WealthTV has been preparing for its 24/7 3D launch from its 40,000 square-foot headquarters in San Diego since the beginning of this year by building a 3D library with production partners such as Randall Dark Productions, Al Caudullo Productions and Corkscrew Media. That arsenal includes travel series "WOW!", automotive series "Wealth on Wheels," a homes and estates show "Behind the Gates," a new series called "Great Markets & Tastes," and "3 Cities in 3D," (see "A 3D Ode to the Smokies," Aug. 4, 2010)
They have also produced 3D specials on "The Hearst Castle" and a "Doc Walker" concert on which 3D pioneer Tim Dashwood, creator of the Stereo3D Toolbox, was one of the videographers.
WealthTV has already upgraded all of its eight edit bays to 3D and plans to add two more soon. According to Senior Editor Allen Randolph, they all use Apple's Final Cut Pro NLE software on 8-core Macintosh platforms augmented by the complete CS5 suite from Adobe Systems and Cineform's Neo3D to help with 3D editing and mastering.
Chris Schickendanz (right), 3D stereographer for WealthTV, shooting Hearst Castle with a beam splitter 3D rig "Neo3D lets us edit one eye only as we are accustomed to in 2D, and then go back to deal with 3D-specific matters such as convergence on the 40-inch Samsung 7000 model active 3D sets we have put in all the edit bays," Randolph said. "That ensures that the editor is viewing the same image display that the consumer will see. Then we also use Stereo3D Toolbox's alpha file support to properly position lower third graphics in 3D space."
Randolph's editors output their masters in side-by-side 1080i HD to Sony HDCAM tape for air. "It actually has turned out to be simpler than I had anticipated," he said, "and we have the confidence that Neo3D will let us convert our shows to any other format the future may require.

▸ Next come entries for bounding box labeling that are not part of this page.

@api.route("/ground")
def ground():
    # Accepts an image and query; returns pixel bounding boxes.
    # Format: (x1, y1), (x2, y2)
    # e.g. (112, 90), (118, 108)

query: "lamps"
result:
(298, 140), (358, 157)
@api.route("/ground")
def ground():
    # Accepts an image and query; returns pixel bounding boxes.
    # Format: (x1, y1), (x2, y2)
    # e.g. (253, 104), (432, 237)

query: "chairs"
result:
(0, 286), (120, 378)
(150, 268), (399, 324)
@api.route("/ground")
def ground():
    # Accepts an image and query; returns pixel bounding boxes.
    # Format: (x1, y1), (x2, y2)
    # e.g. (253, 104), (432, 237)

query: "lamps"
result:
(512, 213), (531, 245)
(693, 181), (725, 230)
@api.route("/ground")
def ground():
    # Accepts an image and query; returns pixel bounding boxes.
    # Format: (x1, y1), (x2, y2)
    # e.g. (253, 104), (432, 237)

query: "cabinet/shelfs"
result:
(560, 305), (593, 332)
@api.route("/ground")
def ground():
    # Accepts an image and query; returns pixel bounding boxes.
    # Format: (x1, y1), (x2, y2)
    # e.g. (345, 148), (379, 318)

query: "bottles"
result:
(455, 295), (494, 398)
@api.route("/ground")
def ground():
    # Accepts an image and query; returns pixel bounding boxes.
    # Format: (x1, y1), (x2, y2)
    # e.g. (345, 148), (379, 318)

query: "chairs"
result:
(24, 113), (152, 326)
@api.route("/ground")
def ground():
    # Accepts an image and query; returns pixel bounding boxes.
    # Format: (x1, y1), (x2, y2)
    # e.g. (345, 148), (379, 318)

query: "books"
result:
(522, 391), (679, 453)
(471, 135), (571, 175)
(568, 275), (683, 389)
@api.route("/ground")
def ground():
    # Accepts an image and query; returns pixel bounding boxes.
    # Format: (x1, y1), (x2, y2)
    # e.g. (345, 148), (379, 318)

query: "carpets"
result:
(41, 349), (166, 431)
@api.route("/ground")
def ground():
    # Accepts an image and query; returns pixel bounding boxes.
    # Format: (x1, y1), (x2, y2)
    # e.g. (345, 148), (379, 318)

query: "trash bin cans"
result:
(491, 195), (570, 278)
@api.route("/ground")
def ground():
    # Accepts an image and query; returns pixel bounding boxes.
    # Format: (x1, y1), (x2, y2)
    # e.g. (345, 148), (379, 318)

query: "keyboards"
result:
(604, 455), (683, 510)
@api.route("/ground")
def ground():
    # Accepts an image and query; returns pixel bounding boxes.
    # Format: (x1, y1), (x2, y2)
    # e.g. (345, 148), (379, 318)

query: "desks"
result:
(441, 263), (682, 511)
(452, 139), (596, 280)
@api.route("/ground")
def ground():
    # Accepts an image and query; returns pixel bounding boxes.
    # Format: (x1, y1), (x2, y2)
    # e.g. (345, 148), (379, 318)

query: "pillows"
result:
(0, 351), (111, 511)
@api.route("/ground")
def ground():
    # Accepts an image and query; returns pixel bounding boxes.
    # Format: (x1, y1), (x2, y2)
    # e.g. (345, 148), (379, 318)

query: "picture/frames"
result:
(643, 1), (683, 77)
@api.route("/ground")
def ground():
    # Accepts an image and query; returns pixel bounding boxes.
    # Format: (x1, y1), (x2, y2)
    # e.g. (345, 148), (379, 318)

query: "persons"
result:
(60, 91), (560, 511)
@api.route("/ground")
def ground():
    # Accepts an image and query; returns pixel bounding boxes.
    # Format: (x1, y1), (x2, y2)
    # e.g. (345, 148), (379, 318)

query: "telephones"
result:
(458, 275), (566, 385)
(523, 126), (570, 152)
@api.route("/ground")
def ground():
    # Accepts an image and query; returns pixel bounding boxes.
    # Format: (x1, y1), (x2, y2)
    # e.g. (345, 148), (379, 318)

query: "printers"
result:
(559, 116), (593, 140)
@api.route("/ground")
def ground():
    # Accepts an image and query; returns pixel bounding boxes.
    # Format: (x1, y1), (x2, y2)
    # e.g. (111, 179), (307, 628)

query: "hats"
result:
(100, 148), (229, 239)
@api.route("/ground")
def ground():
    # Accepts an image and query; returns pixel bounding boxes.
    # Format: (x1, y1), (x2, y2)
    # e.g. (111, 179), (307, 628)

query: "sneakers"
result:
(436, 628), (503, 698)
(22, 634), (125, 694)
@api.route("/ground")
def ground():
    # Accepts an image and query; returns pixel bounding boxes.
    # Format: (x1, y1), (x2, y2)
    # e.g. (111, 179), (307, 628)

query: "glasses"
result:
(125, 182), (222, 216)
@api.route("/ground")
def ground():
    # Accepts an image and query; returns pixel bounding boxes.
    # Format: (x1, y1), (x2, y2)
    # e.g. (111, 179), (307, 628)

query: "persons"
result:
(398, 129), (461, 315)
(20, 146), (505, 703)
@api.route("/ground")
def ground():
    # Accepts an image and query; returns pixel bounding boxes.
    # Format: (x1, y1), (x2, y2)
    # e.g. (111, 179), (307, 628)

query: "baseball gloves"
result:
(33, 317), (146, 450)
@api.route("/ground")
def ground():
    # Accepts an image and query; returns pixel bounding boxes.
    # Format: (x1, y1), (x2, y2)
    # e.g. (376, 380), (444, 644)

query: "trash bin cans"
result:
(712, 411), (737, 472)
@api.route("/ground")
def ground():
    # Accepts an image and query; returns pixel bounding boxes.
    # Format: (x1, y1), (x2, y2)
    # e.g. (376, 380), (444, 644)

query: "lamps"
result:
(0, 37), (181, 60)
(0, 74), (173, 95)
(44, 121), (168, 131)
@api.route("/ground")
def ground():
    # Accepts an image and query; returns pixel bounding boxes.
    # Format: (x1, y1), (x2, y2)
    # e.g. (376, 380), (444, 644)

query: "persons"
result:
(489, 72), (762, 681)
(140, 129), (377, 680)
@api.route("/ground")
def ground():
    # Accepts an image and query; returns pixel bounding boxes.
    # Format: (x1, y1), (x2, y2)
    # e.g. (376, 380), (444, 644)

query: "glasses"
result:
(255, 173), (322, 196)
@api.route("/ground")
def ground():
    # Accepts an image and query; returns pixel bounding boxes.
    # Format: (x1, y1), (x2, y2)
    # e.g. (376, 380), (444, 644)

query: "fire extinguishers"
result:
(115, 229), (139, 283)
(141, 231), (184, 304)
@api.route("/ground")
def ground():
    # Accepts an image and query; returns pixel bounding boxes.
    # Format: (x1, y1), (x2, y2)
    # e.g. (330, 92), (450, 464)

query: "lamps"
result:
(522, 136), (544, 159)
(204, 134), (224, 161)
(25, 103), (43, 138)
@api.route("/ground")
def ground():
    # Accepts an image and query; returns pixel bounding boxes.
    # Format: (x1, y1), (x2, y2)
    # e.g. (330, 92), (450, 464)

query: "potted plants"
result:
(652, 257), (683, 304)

Some day we hope that will include the full 1080p sequential frame format as bandwidth becomes available."
Fulfilling a 24/7 3D broadcast schedule is going to be daunting, but WealthTV has decided not to invoke the 2D to 3D conversion technologies starting to come on the market.
"The automatic conversion systems we've tested are just not up the 3D quality we want to provide our viewers," Charles Herring said, "and the more labor-intensive rotoscoping processes are simply not cost effective. So we are going to be relying on original 3D productions to fill our broadcast schedule for the foreseeable future."
The question remains, however, will 3DTV will ever become a mainstream medium?
"We are convinced that if we can offer our customers a better, more realistic viewing experience, that technology will be successful," said Charles Herring. "The question that remains to be seen is if 3D can deliver that goal without any limitation. If it does, 24/7 3D broadcasting is going to take off in a very big way."